Tareas obligatorias.
A – Reproduce sin cambios el fragmento sobre la meritocracia, empezando por "Weber dejó claro" y siguiendo hasta "con el neoliberalismo.".
B – Responde con el fragmento sobre la meritocracia:
(i) ¿Qué obra de Hayek se menciona?
(ii) ¿Qué obra de Weber se menciona?
(iii) ¿Qué premio recibió Sandel en 2018?

Fragmento para leer.
───

Ahora bien, Michel Sander es un profesor de filosofía política y moral en Harvard, así que su técnica es precisa y teórica a la hora de exponer su postura en “la tiranía del mérito”. Veamos, es fácil identificar “Los fundamentos de la libertad” de Hayek y la “Teoría de la justicia” de Rawls en un diálogo constante a la hora de definir si la meritocracia puede continuar por el mismo camino o es necesario llevarlo a la discusión pública para su mayor beneficio, para “el bien común”. El primero dice que el mercado no premia a los más talentosos, sino que “simplemente reflejan el valor que los consumidores otorgan a los bienes y servicios que los vendedores ofrecen (Sandel, 2020: 165); en otras palabras, e insistiendo en el punto, el éxito es más contingente que meritorio ―y no, no hay mérito en saber qué vender en cierto momento; lo que se hace es una explotación de los deseos del consumidor y en eso no hay nada de meritorio―. En “Teoría de la justicia” Rawls nos dice que no por poner a competir a todos en las mismas condiciones habrá justicia, pues en realidad el problema está en la estructura, es decir, el ingreso a Harvard lo puede hacer un heredero multimillonario o el hijo de un “operario”, pero que el segundo pueda pagar las colegiaturas es otra cosa. Así que el problema está en otra parte, por eso el bien común es la piedra en el zapato que tenemos que vigilar constantemente.

Weber dejó claro en “La ética protestante y el espíritu capitalista” un profundo análisis del mérito con relación al trabajo: ¿cómo es que cierta ética religiosa puede determinar el espíritu de un modelo económico? Por la meritocracia nos hubiera dicho Weber, porque finalmente el protestantismo luterano y calvinista no fueron más que una nueva narrativa de que hay que dejar de hacer cosas y comenzar a hacer otras ―trabajar como enfermos, por ejemplo― para salir del purgatorio y ganarnos el cielo. Weber deja claro que esa ética prevalece en estos tiempos contemporáneos y la posmodernidad se ha encargado de hacer de las suyas con sus principios para favorecer a una colusión que mantiene desde finales del siglo pasado con el neoliberalismo.

Observemos pues el triunvirato de Sandel, el filósofo político; lo demás en referencial en “La tiranía del mérito”, hay un exceso de datos, de estadísticas, que al ser analizados le permiten al autor lanzar conclusiones muy poderosas que confirma por qué le fue otorgado el Premio Princesa de Asturias de Ciencias Sociales en 2018 por una élite que confía plenamente en el discurso de la meritocracia, el que tanto critica nuestro autor, no obstante, esto no deprecia la importante obra de este señor.

───

Conjunto de registros.
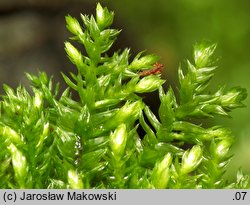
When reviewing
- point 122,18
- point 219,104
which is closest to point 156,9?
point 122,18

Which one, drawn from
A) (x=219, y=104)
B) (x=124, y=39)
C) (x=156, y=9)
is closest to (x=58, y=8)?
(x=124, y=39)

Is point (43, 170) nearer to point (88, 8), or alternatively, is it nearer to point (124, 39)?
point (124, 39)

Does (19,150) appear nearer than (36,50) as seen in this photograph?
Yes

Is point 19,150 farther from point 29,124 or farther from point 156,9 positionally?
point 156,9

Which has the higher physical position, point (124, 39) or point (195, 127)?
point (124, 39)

───

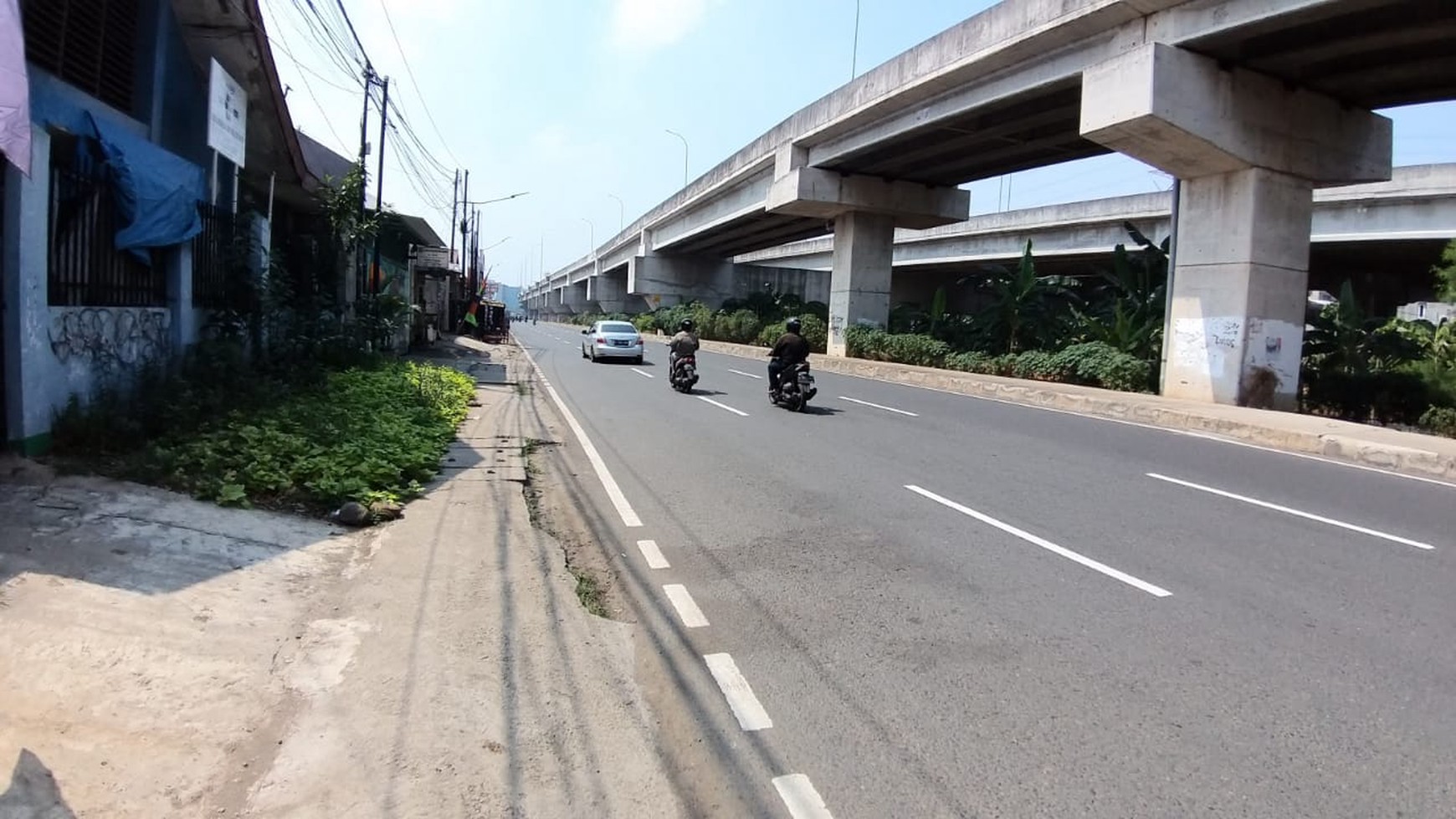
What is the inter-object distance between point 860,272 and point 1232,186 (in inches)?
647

───

Soluciones por tarea.
A –
Weber dejó claro en “La ética protestante y el espíritu capitalista” un profundo análisis del mérito con relación al trabajo: ¿cómo es que cierta ética religiosa puede determinar el espíritu de un modelo económico? Por la meritocracia nos hubiera dicho Weber, porque finalmente el protestantismo luterano y calvinista no fueron más que una nueva narrativa de que hay que dejar de hacer cosas y comenzar a hacer otras ―trabajar como enfermos, por ejemplo― para salir del purgatorio y ganarnos el cielo. Weber deja claro que esa ética prevalece en estos tiempos contemporáneos y la posmodernidad se ha encargado de hacer de las suyas con sus principios para favorecer a una colusión que mantiene desde finales del siglo pasado con el neoliberalismo.

B –
(i) "Los fundamentos de la libertad".
(ii) "La ética protestante y el espíritu capitalista".
(iii) El Premio Princesa de Asturias de Ciencias Sociales.